:: Work request ::
From the data below, set down exactly the lines between the one holding "李翔 0916-2289255 |" and the one holding "景区套票含《出师表》演艺，7折优惠，截止2026年9月30日 | 王文博13572564928 |", inclusive, and no others.

:: Dataset excerpts ::
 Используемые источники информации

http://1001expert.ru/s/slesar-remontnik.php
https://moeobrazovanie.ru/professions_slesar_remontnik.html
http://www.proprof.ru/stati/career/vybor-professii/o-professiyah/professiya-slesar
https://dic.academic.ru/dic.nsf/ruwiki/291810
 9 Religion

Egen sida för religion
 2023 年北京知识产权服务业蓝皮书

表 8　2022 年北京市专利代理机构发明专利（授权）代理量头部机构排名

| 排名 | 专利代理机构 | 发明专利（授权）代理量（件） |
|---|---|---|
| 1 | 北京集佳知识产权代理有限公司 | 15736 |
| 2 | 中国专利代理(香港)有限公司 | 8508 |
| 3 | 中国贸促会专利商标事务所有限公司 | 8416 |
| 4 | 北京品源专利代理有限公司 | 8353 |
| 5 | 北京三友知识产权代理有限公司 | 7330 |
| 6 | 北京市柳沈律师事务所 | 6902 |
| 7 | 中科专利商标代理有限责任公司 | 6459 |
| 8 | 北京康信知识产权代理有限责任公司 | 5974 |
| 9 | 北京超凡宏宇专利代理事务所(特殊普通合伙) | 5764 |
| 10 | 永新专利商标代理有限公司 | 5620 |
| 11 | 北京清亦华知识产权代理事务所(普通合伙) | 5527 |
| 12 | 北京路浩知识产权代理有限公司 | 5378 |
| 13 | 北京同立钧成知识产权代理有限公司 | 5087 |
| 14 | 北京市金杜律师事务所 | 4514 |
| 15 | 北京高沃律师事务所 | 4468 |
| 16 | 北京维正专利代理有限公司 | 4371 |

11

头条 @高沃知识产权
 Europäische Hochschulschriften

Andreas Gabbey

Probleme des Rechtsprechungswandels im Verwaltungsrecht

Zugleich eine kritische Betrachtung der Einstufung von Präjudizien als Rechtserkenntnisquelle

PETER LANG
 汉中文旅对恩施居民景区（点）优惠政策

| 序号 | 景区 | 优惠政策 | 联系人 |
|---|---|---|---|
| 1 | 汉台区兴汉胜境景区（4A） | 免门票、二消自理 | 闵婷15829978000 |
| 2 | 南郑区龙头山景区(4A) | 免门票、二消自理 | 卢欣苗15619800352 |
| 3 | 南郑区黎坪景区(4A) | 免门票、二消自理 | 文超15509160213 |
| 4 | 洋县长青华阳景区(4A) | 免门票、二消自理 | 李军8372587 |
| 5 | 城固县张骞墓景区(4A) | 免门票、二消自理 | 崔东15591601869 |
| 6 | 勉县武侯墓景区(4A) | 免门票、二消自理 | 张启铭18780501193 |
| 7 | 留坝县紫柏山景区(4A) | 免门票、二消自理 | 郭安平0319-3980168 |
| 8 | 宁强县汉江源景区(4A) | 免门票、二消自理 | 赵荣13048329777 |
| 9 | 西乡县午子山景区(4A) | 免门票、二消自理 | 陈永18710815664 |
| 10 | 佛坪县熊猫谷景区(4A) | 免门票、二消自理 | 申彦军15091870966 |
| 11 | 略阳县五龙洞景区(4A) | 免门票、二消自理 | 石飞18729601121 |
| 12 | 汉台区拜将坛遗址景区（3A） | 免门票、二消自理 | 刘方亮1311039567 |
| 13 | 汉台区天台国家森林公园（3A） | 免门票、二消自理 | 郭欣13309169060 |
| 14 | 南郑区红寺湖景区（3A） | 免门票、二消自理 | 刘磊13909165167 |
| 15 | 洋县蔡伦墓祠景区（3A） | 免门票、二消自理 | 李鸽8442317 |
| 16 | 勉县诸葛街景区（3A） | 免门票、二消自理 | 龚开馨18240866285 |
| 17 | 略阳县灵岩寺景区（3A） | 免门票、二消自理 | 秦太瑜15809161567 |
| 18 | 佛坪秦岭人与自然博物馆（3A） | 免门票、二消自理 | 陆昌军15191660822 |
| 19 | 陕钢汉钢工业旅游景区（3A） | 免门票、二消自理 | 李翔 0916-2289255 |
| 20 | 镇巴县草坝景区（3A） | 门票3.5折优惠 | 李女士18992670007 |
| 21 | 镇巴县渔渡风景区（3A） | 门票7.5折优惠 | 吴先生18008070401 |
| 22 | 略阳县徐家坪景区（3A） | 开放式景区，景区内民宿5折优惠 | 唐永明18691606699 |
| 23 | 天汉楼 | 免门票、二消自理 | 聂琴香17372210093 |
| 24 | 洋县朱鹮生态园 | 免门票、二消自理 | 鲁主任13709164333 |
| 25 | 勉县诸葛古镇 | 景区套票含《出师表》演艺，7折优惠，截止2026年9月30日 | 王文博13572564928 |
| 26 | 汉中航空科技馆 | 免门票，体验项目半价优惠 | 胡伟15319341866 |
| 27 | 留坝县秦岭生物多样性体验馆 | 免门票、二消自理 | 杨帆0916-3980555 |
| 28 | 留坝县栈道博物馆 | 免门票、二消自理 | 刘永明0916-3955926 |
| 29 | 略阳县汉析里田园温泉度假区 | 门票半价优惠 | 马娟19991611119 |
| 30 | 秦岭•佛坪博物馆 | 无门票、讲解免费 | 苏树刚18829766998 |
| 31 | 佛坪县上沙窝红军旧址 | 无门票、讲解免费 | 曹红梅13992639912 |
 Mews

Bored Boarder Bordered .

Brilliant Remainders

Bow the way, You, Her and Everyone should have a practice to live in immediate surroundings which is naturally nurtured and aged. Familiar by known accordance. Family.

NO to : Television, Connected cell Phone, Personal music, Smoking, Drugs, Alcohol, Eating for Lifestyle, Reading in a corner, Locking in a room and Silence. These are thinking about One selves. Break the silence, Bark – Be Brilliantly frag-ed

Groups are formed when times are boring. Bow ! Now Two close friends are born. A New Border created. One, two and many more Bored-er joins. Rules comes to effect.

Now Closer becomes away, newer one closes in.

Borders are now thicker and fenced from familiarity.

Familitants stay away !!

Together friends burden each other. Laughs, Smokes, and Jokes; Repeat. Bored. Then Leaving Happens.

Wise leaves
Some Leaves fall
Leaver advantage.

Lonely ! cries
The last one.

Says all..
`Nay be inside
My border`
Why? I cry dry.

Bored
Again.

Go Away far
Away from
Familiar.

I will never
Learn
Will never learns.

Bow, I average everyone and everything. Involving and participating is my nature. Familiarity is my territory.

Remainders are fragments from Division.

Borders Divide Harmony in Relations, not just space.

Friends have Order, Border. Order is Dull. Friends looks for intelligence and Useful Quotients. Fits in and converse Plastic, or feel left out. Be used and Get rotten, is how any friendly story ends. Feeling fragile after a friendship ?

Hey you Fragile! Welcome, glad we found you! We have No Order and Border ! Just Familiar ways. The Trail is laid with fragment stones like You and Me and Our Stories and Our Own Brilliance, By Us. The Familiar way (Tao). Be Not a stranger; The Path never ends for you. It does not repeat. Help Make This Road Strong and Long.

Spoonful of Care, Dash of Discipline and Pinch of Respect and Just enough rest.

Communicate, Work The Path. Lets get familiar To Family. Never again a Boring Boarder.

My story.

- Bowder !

:: Result of this exercise ::
| 19 | 陕钢汉钢工业旅游景区（3A） | 免门票、二消自理 | 李翔 0916-2289255 |
| 20 | 镇巴县草坝景区（3A） | 门票3.5折优惠 | 李女士18992670007 |
| 21 | 镇巴县渔渡风景区（3A） | 门票7.5折优惠 | 吴先生18008070401 |
| 22 | 略阳县徐家坪景区（3A） | 开放式景区，景区内民宿5折优惠 | 唐永明18691606699 |
| 23 | 天汉楼 | 免门票、二消自理 | 聂琴香17372210093 |
| 24 | 洋县朱鹮生态园 | 免门票、二消自理 | 鲁主任13709164333 |
| 25 | 勉县诸葛古镇 | 景区套票含《出师表》演艺，7折优惠，截止2026年9月30日 | 王文博13572564928 |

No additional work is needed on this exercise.